Efficient: a Map or plain object as the counter gives an O(n) solution.
// Method 1: Object as frequency map
function mostFrequent(arr) {
const freq = {};
let maxCount = 0;
let maxElement = null;
for (const item of arr) {
freq[item] = (freq[item] || 0) + 1;
if (freq[item] > maxCount) {
maxCount = freq[item];
maxElement = item;
}
}
return { element: maxElement, count: maxCount };
}
console.log(mostFrequent([1, 3, 2, 1, 4, 1, 3, 3, 3]));
// { element: 3, count: 4 }
// Method 2: Using reduce
function mostFrequentReduce(arr) {
const freq = arr.reduce((acc, item) => {
acc[item] = (acc[item] || 0) + 1;
return acc;
}, {});
return Object.entries(freq).reduce((max, [key, count]) =>
count > max[1] ? [key, count] : max
, ['', 0]);
}
// Method 3: Using Map (handles any type)

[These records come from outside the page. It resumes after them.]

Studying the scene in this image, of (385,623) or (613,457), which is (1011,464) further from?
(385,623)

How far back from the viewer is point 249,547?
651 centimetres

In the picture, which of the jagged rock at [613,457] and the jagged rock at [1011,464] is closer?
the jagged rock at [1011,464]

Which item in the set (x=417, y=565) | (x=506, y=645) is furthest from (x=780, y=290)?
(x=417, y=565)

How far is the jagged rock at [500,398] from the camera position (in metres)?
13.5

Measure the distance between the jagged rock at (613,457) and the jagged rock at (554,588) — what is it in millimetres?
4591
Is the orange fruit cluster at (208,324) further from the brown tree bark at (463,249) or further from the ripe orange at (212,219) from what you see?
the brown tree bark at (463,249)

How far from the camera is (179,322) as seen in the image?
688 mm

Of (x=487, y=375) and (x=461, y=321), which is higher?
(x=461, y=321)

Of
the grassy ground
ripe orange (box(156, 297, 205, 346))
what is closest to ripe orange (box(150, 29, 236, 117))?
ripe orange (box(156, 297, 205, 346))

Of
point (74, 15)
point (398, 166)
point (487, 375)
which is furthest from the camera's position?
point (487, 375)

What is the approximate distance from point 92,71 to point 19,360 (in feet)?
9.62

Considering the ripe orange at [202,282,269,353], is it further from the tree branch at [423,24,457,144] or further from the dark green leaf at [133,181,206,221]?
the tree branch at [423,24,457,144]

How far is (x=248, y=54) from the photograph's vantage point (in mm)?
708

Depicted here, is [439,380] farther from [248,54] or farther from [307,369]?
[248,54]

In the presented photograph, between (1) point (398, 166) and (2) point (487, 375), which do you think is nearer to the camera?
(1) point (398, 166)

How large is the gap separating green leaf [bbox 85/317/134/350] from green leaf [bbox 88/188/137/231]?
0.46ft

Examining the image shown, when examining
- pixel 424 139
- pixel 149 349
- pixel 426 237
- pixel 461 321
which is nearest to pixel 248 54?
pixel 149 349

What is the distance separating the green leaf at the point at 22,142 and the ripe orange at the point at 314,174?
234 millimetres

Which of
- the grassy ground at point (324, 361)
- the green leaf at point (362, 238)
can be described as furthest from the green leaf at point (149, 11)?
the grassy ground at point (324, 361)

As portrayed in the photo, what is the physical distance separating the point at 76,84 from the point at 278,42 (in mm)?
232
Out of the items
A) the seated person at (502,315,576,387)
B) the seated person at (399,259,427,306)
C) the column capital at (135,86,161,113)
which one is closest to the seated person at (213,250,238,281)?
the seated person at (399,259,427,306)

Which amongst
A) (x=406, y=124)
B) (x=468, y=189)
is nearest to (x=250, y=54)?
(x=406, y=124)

function mostFrequentMap(arr) {
const map = new Map();
for (const item of arr) {
map.set(item, (map.get(item) || 0) + 1);
}
return [...map.entries()].sort((a, b) => b[1] - a[1])[0];
}Method 1 builds a frequency object in one pass (O(n)), tracking the max as it goes. Method 2 uses reduce for the frequency map, then Object.entries + reduce to find the max.
Method 3 uses Map (handles non-string keys like objects). All are O(n) time, O(n) space.
The single-pass approach (tracking max while building frequency map) is optimal. O(n) time, O(n) space. The reduce version is more concise.
Use Map instead of Object when keys might not be strings. Show both approaches for completeness.